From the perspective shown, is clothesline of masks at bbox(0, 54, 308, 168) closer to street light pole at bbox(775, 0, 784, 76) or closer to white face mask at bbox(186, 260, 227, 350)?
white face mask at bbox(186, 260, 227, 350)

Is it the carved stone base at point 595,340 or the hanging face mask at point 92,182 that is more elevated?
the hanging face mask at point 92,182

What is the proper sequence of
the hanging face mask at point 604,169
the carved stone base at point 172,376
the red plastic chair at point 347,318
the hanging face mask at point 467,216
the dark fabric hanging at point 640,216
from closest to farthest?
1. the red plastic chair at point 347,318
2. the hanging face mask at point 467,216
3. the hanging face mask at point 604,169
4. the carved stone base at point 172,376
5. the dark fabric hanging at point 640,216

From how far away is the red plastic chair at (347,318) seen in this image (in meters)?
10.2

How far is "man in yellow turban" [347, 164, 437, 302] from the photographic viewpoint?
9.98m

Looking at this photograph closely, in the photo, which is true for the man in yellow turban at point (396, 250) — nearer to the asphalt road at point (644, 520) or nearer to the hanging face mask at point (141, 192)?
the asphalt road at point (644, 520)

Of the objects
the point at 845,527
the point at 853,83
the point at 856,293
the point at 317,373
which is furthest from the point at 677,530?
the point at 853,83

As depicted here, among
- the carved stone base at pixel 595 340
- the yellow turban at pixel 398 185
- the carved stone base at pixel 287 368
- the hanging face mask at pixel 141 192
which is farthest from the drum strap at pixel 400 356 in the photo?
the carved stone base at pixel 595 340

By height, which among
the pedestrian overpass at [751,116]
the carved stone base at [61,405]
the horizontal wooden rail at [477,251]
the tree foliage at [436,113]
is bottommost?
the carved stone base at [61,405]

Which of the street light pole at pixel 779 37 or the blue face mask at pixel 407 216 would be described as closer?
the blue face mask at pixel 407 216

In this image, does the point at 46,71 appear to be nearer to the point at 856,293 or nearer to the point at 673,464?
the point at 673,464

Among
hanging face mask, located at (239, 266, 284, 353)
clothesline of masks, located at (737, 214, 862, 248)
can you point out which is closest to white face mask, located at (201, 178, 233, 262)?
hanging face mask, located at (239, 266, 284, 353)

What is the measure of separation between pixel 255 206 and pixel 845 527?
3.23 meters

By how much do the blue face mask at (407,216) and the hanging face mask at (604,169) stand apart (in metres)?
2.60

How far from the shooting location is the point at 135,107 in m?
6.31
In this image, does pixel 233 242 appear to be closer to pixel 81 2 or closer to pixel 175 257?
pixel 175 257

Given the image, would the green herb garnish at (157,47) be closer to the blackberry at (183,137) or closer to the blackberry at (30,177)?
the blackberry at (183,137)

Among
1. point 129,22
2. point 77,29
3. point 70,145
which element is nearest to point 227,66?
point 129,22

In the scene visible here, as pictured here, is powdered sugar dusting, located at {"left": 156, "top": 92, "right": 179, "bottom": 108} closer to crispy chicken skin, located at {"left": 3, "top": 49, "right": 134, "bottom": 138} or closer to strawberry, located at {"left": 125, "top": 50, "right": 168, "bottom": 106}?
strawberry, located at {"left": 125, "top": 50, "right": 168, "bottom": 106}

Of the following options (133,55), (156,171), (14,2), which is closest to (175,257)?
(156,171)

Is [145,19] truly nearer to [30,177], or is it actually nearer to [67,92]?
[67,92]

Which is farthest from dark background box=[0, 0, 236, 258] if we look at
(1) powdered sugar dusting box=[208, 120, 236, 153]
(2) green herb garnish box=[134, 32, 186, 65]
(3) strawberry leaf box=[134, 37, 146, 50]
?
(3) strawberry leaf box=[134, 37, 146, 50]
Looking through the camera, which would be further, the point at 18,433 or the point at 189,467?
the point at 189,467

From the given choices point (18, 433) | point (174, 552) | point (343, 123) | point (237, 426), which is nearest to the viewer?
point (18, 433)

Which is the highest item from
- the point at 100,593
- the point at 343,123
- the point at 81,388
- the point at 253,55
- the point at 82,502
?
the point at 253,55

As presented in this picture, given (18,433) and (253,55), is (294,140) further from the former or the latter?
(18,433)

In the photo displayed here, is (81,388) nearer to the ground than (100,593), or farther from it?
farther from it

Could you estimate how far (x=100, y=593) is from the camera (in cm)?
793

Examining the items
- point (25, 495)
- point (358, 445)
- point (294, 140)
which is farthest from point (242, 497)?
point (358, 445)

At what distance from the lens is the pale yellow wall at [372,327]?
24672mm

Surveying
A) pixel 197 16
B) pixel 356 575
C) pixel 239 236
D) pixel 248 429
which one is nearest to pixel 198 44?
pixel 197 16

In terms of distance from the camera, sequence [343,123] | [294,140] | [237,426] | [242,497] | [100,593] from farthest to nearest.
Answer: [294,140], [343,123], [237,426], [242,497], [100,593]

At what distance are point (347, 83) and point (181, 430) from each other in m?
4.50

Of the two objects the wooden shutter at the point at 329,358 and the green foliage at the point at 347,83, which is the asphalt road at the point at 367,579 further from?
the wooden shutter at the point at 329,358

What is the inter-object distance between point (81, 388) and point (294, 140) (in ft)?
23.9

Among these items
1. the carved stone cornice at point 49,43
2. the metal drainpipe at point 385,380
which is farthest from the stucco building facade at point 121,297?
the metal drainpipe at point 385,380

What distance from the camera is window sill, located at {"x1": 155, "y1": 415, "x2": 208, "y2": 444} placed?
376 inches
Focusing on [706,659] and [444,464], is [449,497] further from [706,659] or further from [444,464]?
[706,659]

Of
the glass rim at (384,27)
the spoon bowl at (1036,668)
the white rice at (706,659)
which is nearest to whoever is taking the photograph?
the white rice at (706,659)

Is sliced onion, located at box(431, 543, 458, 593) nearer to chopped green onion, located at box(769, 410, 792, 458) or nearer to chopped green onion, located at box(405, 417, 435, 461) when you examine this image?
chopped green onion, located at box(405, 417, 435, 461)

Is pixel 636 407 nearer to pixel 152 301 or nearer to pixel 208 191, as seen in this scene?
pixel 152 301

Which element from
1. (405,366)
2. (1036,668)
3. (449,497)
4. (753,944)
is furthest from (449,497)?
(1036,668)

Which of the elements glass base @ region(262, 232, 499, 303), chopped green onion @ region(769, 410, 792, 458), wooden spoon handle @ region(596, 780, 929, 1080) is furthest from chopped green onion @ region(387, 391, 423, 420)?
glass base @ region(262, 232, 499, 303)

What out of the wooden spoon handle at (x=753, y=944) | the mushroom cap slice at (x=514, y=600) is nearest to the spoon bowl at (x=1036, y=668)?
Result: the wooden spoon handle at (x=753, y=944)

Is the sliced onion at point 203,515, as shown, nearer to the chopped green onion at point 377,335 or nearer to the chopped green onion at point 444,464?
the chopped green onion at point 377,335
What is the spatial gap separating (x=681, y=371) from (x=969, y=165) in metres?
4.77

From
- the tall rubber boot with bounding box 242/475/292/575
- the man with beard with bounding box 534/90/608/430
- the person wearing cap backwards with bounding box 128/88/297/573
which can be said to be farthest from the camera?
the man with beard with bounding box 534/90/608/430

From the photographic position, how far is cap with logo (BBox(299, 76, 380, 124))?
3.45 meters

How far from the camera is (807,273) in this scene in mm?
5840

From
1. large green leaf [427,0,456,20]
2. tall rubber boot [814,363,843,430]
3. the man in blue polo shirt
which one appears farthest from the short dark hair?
_ _ _ _ _ _ _
Starting with the line containing "How far from the camera" and going on through the end of the material, write those lines out again with "tall rubber boot" switched to "tall black boot" and everything else left unchanged.

How far from the camera is (807,273) in this scene in mm?
5840

From
1. large green leaf [427,0,456,20]
2. tall black boot [814,363,843,430]
3. the man in blue polo shirt
which one appears farthest from the short dark hair?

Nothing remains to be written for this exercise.